▸ **The task**
Pull out, word for word, everything from the line containing "What object among" down to the last of the rows below, keeping both that first line and the final one.

▸ **The records**

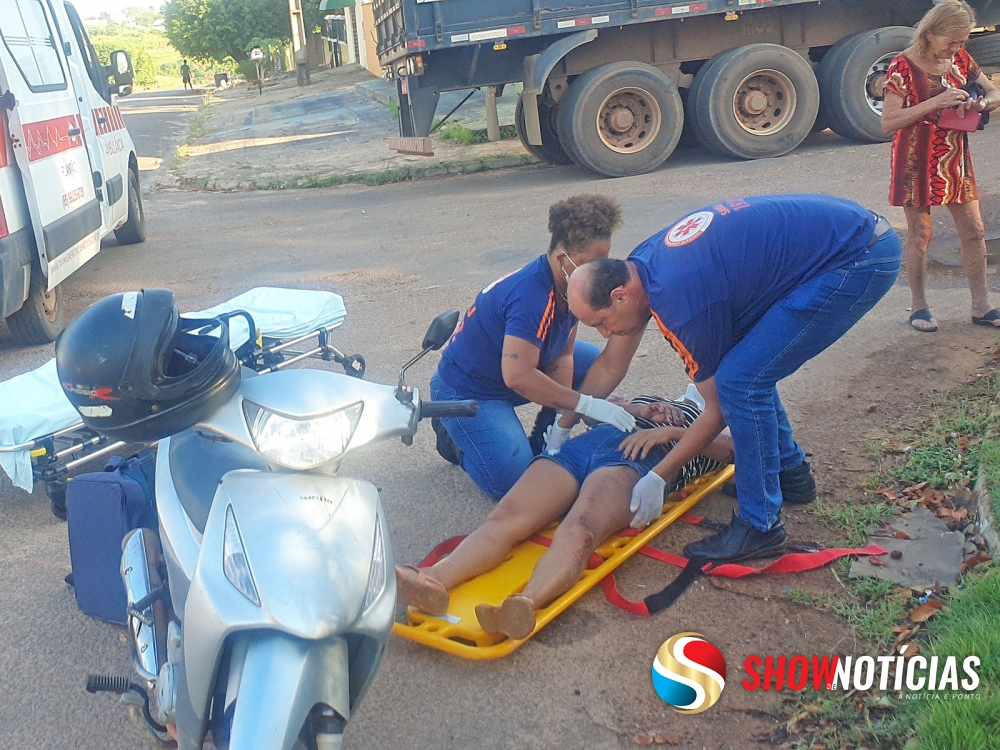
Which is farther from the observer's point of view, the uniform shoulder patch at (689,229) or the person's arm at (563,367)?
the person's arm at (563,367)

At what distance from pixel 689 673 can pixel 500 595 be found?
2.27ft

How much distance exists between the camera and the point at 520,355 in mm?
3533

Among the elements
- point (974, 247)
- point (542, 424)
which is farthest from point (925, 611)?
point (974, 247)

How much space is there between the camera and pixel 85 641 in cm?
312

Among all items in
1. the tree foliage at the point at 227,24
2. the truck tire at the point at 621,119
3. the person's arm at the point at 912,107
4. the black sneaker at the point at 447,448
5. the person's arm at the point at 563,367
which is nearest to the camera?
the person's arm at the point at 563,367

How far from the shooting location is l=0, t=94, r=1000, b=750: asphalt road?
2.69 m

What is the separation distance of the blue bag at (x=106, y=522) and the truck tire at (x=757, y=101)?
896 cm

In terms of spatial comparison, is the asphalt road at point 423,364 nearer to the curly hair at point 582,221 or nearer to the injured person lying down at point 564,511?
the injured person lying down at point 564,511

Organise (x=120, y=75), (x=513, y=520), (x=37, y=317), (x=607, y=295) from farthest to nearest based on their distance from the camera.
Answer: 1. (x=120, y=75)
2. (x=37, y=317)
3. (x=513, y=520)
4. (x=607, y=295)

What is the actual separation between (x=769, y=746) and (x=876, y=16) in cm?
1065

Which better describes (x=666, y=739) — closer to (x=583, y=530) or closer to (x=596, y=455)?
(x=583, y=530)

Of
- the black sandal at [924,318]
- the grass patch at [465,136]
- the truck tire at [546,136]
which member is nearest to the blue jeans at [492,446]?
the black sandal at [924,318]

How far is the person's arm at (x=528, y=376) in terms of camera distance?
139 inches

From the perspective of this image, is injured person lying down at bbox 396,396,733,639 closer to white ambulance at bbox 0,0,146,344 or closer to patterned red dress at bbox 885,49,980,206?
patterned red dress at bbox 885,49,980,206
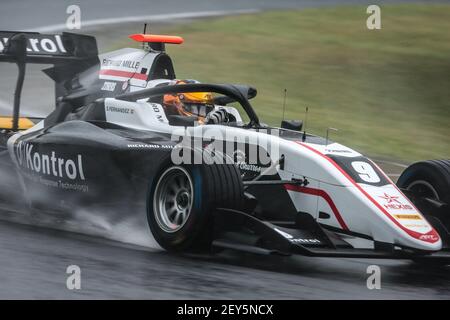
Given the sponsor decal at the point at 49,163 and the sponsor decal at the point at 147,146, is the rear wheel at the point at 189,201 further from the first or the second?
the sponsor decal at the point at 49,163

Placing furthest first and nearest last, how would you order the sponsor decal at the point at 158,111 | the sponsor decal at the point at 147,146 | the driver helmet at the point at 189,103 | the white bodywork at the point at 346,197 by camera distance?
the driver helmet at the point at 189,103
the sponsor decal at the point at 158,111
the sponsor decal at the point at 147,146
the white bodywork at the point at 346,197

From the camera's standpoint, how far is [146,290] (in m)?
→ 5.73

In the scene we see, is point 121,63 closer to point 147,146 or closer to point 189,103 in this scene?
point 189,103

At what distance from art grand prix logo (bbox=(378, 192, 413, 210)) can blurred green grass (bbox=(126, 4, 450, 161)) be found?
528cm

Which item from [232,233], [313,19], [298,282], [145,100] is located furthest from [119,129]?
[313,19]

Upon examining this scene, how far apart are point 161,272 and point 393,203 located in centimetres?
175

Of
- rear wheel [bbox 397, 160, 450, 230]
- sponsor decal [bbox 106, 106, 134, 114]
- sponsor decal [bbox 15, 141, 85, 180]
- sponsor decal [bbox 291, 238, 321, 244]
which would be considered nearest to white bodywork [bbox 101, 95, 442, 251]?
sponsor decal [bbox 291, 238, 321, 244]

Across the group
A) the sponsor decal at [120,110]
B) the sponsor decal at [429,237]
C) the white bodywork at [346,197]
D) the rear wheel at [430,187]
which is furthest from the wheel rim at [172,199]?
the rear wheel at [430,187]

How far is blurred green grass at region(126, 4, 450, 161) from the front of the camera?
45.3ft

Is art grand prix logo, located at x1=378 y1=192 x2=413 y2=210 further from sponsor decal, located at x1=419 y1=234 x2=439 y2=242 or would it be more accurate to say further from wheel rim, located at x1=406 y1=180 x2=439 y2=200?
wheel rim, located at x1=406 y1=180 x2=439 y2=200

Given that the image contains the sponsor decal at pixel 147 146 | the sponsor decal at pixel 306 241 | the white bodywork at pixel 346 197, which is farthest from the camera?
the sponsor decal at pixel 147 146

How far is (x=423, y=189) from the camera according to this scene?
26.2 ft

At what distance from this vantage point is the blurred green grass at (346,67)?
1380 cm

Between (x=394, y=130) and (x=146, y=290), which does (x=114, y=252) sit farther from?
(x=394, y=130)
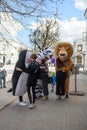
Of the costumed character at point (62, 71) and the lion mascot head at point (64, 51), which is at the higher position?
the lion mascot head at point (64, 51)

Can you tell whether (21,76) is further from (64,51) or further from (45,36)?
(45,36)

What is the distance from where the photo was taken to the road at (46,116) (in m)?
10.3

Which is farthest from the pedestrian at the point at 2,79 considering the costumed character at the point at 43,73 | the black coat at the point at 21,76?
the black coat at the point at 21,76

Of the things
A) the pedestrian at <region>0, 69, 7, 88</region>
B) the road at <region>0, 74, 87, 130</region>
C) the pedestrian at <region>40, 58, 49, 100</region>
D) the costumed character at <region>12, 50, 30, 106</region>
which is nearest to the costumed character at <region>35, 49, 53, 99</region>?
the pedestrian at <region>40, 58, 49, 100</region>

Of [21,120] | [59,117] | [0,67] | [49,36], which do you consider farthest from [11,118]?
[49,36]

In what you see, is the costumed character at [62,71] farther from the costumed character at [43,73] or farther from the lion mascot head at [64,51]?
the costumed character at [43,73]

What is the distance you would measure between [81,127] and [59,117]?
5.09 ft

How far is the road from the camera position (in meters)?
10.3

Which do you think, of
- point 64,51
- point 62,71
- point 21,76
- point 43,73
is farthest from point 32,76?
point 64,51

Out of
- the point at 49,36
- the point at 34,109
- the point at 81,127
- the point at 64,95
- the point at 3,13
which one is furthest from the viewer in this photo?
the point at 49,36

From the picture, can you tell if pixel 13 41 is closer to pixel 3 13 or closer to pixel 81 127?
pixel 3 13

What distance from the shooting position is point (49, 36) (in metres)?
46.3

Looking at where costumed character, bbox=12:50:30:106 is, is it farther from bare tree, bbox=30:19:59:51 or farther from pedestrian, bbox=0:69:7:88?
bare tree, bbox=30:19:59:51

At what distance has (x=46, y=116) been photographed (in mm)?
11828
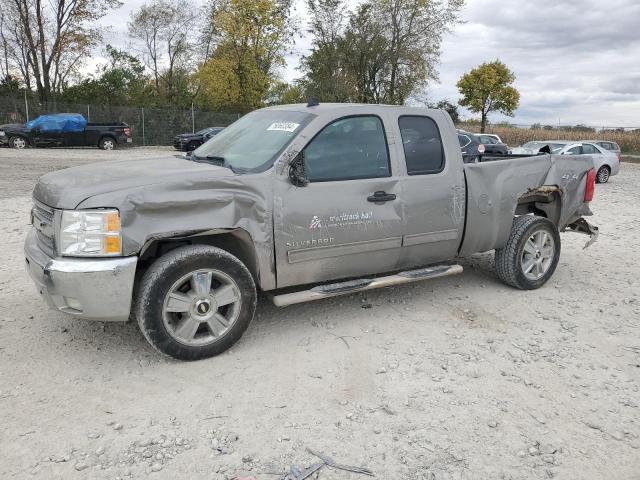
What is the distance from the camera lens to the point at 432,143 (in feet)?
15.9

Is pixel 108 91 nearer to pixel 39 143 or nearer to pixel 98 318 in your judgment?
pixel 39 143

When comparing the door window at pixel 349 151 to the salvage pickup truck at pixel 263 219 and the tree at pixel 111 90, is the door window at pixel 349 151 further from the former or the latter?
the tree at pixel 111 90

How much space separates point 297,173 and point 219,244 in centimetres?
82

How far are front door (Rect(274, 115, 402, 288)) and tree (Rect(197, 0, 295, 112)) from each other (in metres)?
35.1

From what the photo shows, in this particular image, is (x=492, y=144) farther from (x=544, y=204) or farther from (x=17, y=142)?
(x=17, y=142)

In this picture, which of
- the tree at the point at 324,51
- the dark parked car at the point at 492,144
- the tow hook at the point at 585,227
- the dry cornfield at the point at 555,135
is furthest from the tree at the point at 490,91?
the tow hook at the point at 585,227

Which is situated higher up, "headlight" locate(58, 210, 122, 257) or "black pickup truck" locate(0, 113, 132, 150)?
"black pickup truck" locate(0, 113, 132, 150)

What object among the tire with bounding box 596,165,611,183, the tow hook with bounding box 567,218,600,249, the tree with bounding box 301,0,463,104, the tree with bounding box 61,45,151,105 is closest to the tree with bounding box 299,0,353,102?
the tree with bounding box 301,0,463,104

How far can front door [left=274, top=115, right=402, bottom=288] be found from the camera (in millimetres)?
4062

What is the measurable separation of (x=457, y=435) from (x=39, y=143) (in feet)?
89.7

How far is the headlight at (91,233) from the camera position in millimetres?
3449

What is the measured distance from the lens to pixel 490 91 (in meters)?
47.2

▸ **The output**
What object among the tire with bounding box 596,165,611,183, the tow hook with bounding box 567,218,600,249, the tree with bounding box 301,0,463,104, the tree with bounding box 61,45,151,105 is closest to the tree with bounding box 299,0,353,102?
the tree with bounding box 301,0,463,104

How far can front door [left=274, top=115, right=402, bottom=288] be found from the camera (in millimetres)?
4062

What is the measurable separation of (x=457, y=435) from (x=39, y=143) (in feet)?
89.7

How far is the headlight at (91,233) from the camera position in millimetres?
3449

What is the measured distance from the lens to pixel 490 91 (in meters)?
47.2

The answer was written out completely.